Trump: 'I really believe' Putin when he told me face-to-face 'I didn't meddle' in elections


Russian President Vladimir Putin is steadfastly denying that his country meddled in the 2016 White House race, President Trump told reporters Saturday.
Trump and Putin briefly spoke several times while in Vietnam for a regional economic summit, as part of the U.S. president's 12-day trip to Asia.
"He said he didn't meddle,” Trump afterward told reporters, aboard Air Force One. “He said he didn't meddle. I asked him again. You can only ask so many times. I just asked him again. He said he absolutely did not meddle in our election. He did not do what they are saying he did."
Putin’s words contradict U.S. intelligence community claims that Russia indeed tried to influence the election's outcome -- amid evidence that suggests Russian operatives hacked emails from Democratic Party leaders and tried to sway U.S. voters by purchasing ads of social media.
"Every time he sees me he says, 'I didn't do that,' and I really believe that when he tells me that, he means it. But he says, 'I didn't do that.' I think he is very insulted by it, which is not a good thing for our country," also said Trump, who deflected answering a direct question about whether he believed Putin's denial.

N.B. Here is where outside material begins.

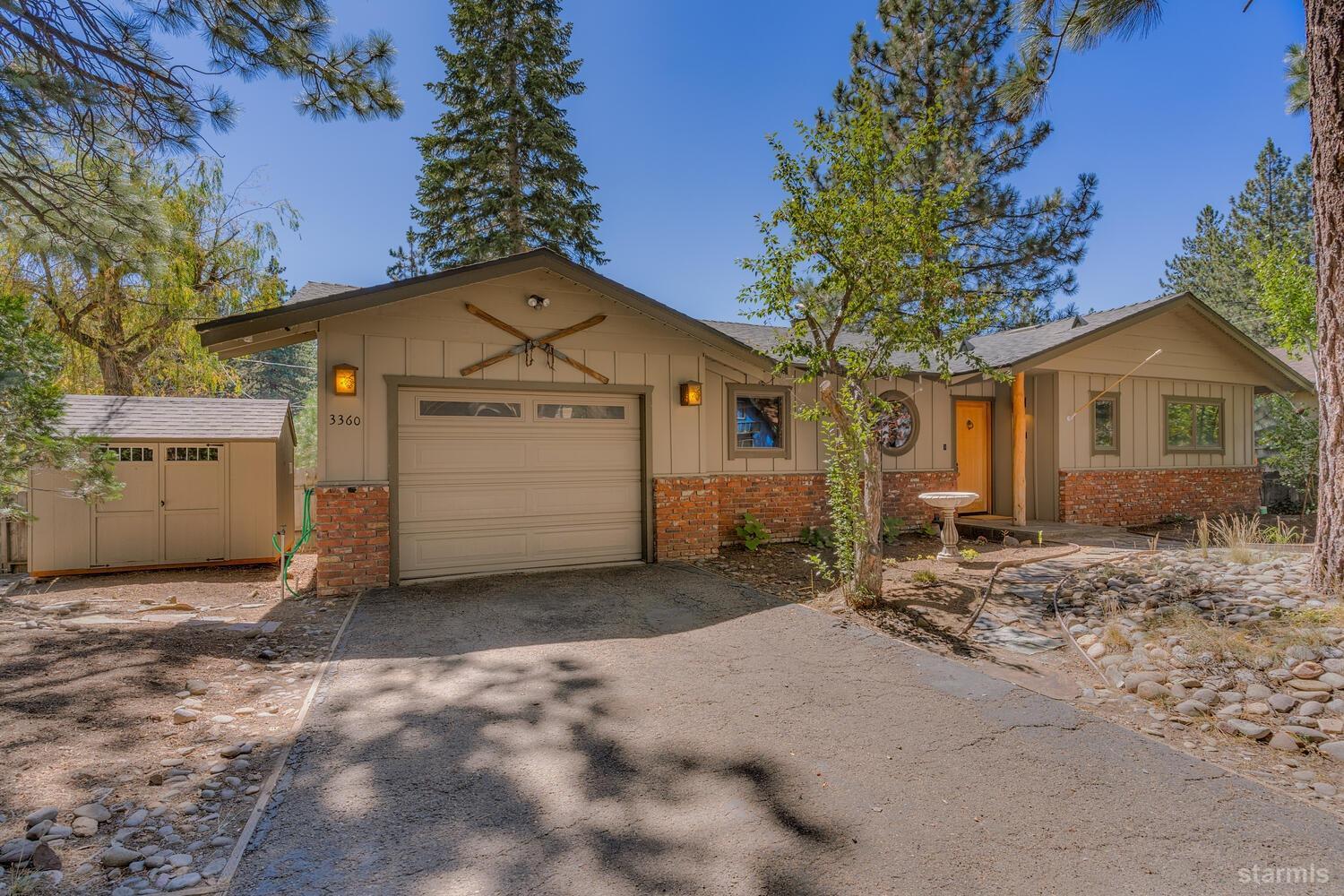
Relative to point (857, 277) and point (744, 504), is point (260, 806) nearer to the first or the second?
point (857, 277)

Congress and Justice Department special counsel Robert Mueller are each conducting investigations into whether Trump associates colluded with Russian in the 2016 campaign.
Trump and Putin were in together in Danang, Vietnam, for the 21-nation Asia-Pacific Economic Cooperation. They have no plans to hold a formal meeting during Trump’s five-nation trip the concludes this weekend.
Trump told reporters on the flight from Danang to Hanoi that he and Putin largely discussed Syria in their "two or three very short conversations."
At about the same time, the Kremlin issued a joint statement for both presidents about the countries’ “successful” and continuing efforts to defeat the Islamic State terror group, or ISIS, in Syria, the caliphate’s last stronghold.
In Syria’s years-long civil war, Putin has backed the regime of Syrian leader Bashar al Assad, while Western allies have supported his ousters.
"I would rather have him get out of Syria,” Trump told reporters. “If we had a relationship with Russia, that would be a good thing. In fact, it would be a great thing, not a bad thing.”
Trump declined to comment on the recent allegations about decades-old sexual misconduct by Roy Moore, the GOP nominee for a U.S Senate seat in Alabama. The president said that he hasn’t been following the news closely enough to offer an opinion.